Jameson looked down at his daughter. He hadn’t noticed what had happened when Raleigh ran past Caxton. Raleigh had been too upset to notice, herself. If the half-?deads saw, they were too disciplined to say anything.

Caxton’s Beretta had still been sticking out of the side of Raleigh’s ballistic vest, where she’d shoved it after firing off sixteen rounds. Caxton was a little surprised it hadn’t fallen out on the walk to the crypt. As weak and breathless as Caxton was, it had been easy enough to grab the pistol’s grip as Raleigh moved past her and draw it from its makeshift holster.

“It can just be you and me,” Raleigh sighed. “Forever. Why share our blood with her? Why—when she’s tried to kill you so many times? She would have burned me alive back there, at the police station.”

Caxton wasted a fraction of a second checking the safety. It was already off, because Raleigh had thought the gun was useless. It almost was. Caxton lifted the pistol two-?handed and drew a bead on Jameson’s trauma plate. She hesitated for another fraction of a second. She wasn’t sure if the bullets would actually penetrate the steel plate, and she would get only one chance. Raleigh, on the other hand, had her back turned to Caxton. There was no trauma plate on the back of her vest.

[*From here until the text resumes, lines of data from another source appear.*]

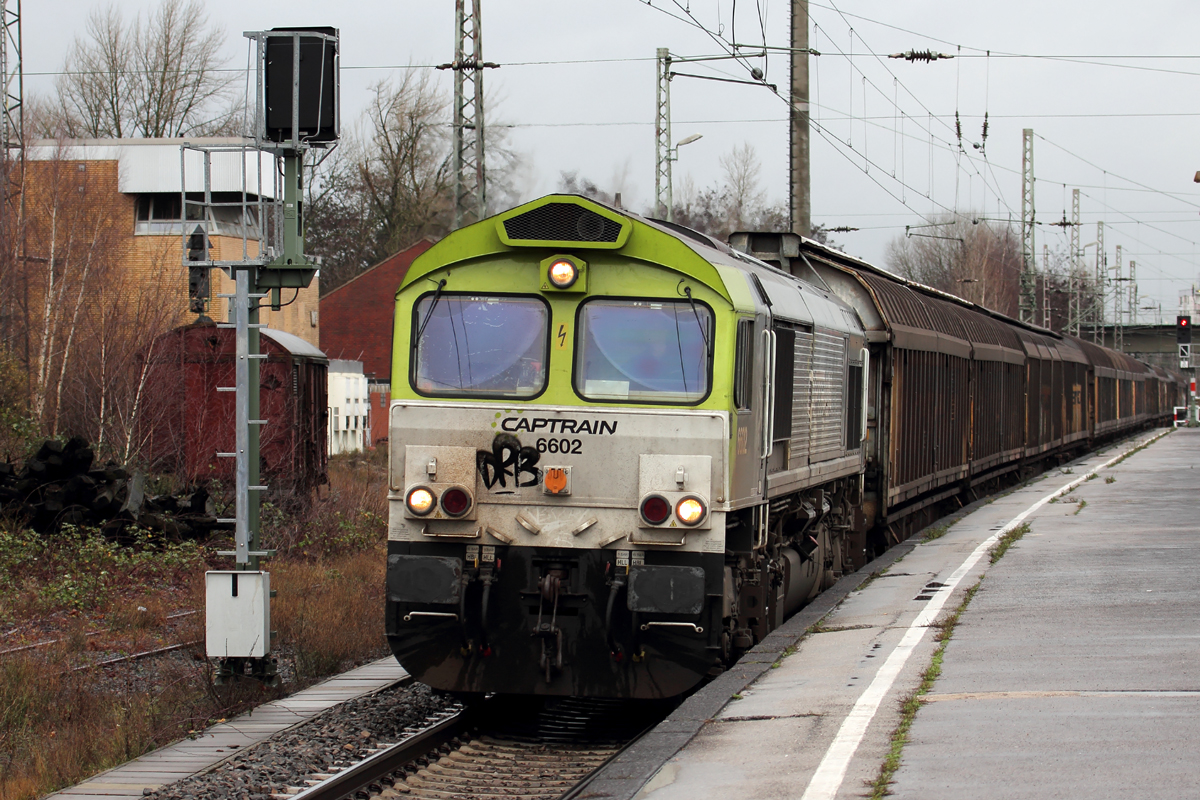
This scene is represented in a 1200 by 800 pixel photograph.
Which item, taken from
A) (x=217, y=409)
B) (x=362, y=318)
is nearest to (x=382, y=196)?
(x=362, y=318)

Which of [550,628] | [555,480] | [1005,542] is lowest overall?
[1005,542]

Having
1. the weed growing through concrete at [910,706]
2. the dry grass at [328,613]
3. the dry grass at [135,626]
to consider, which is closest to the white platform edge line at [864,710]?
the weed growing through concrete at [910,706]

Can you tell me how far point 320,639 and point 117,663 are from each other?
1534mm

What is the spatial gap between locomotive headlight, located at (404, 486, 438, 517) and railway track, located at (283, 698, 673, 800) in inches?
50.9

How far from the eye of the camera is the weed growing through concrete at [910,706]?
18.0 feet

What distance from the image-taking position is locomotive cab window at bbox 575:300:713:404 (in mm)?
8078

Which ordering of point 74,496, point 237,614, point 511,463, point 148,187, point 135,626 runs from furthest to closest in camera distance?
1. point 148,187
2. point 74,496
3. point 135,626
4. point 237,614
5. point 511,463

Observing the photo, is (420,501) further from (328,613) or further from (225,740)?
(328,613)

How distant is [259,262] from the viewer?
976cm

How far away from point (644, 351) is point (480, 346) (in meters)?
1.00

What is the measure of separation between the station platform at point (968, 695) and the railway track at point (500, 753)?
33.7 inches

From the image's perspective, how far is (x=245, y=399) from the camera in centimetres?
948

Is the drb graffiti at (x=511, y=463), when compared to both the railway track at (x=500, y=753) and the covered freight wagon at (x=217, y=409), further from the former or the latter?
the covered freight wagon at (x=217, y=409)

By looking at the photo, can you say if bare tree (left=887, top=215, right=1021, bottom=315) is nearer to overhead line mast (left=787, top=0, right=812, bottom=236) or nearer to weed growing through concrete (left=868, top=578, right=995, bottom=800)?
overhead line mast (left=787, top=0, right=812, bottom=236)
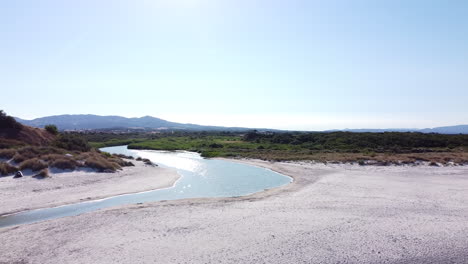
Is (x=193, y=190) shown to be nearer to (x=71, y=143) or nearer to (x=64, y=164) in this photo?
(x=64, y=164)

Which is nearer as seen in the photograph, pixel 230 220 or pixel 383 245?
pixel 383 245

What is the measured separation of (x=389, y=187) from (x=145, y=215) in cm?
2232

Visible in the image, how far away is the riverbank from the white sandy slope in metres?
5.08

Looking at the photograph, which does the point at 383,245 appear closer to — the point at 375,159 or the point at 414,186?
the point at 414,186

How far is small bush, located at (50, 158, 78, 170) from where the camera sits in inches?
1093

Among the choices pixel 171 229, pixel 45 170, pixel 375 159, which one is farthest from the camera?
pixel 375 159

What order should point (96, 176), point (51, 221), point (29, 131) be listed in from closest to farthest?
1. point (51, 221)
2. point (96, 176)
3. point (29, 131)

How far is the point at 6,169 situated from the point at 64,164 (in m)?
4.67

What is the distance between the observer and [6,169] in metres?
24.8

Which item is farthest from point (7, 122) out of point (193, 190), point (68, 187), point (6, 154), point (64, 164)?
point (193, 190)

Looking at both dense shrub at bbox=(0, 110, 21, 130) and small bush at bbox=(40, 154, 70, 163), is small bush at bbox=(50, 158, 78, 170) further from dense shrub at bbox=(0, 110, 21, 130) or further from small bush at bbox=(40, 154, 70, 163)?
dense shrub at bbox=(0, 110, 21, 130)

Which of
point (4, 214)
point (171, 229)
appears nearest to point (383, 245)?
point (171, 229)

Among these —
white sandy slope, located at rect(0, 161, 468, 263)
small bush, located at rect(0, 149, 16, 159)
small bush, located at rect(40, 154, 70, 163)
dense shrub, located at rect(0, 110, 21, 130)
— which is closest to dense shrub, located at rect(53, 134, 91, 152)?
dense shrub, located at rect(0, 110, 21, 130)

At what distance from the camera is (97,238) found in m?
13.6
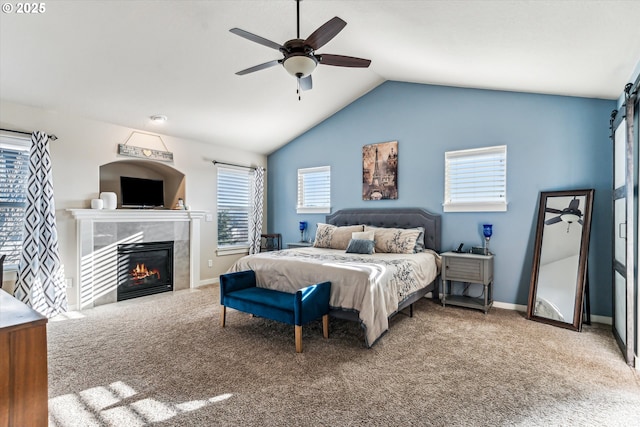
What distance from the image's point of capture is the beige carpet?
6.64 ft

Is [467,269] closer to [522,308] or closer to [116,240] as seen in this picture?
[522,308]

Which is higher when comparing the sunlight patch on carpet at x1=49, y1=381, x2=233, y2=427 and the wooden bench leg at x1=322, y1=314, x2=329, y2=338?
the wooden bench leg at x1=322, y1=314, x2=329, y2=338

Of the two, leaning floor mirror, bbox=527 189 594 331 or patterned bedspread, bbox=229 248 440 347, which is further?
leaning floor mirror, bbox=527 189 594 331

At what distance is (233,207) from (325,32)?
450cm

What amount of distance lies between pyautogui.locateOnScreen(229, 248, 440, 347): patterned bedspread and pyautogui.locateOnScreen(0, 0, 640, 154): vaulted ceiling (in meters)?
2.36

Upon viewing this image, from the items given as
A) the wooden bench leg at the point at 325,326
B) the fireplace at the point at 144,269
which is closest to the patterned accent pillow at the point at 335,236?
the wooden bench leg at the point at 325,326

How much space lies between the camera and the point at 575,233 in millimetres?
3713

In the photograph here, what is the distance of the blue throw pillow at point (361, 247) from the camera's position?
14.5 ft

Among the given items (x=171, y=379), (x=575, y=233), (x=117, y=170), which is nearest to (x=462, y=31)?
(x=575, y=233)

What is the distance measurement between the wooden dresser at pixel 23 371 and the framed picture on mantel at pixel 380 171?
4671 mm

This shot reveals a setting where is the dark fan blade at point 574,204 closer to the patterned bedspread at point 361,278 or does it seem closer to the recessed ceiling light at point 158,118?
the patterned bedspread at point 361,278

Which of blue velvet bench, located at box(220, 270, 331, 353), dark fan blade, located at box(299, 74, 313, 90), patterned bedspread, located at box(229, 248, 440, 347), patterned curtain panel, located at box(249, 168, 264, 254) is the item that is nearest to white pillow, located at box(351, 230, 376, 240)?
patterned bedspread, located at box(229, 248, 440, 347)

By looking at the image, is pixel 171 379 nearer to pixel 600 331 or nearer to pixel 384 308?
pixel 384 308

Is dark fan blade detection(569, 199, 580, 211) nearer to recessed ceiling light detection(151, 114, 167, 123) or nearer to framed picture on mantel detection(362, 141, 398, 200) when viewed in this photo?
framed picture on mantel detection(362, 141, 398, 200)
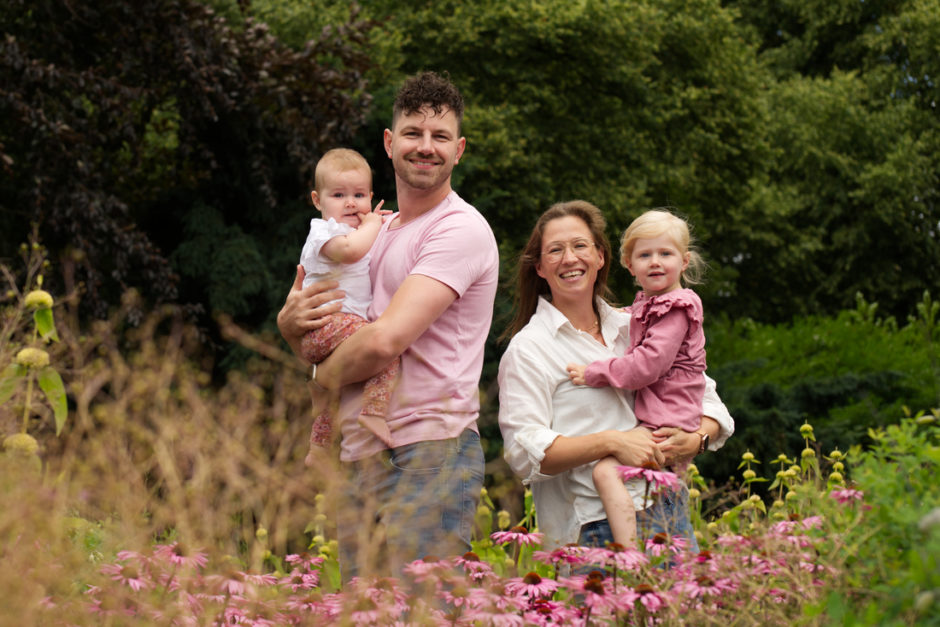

Caxton’s life was going to last just as long as it took one vampire or another to notice what she was doing. She didn’t have time to consider her next move, other than to think that leaving the world with one less vampire in it would be a good legacy. She steadied herself, held her breath, and squeezed the trigger. Jameson and Raleigh both screamed in surprise and rage. Raleigh’s arms went around her father’s neck and she slumped across his chest in the same instant that a hole blew open in the back of her vest, just between her spine and her left scapula. White vapor hissed out of the wound, spraying tiny fragments of Twaron fiber and splinters of bone.